● WHAT YOU ARE ASKED TO DO: Reproduce the records precisely. Every line should be included.

Stored data entries
<<<<

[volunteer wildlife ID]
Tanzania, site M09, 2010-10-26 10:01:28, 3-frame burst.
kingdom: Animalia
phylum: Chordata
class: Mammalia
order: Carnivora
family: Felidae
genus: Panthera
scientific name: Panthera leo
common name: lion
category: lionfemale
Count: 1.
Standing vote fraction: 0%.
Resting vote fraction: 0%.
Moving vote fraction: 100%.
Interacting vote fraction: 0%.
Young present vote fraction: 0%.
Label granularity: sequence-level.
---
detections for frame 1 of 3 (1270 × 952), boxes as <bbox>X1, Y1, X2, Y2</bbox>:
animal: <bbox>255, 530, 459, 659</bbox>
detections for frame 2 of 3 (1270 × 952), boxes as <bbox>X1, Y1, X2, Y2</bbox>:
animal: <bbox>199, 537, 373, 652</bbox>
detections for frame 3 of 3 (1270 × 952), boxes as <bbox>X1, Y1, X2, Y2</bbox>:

>>>>

● ANSWER SPACE:
[volunteer wildlife ID]
Tanzania, site M09, 2010-10-26 10:01:28, 3-frame burst.
kingdom: Animalia
phylum: Chordata
class: Mammalia
order: Carnivora
family: Felidae
genus: Panthera
scientific name: Panthera leo
common name: lion
category: lionfemale
Count: 1.
Standing vote fraction: 0%.
Resting vote fraction: 0%.
Moving vote fraction: 100%.
Interacting vote fraction: 0%.
Young present vote fraction: 0%.
Label granularity: sequence-level.
---
detections for frame 1 of 3 (1270 × 952), boxes as <bbox>X1, Y1, X2, Y2</bbox>:
animal: <bbox>255, 530, 459, 659</bbox>
detections for frame 2 of 3 (1270 × 952), boxes as <bbox>X1, Y1, X2, Y2</bbox>:
animal: <bbox>199, 537, 373, 652</bbox>
detections for frame 3 of 3 (1270 × 952), boxes as <bbox>X1, Y1, X2, Y2</bbox>:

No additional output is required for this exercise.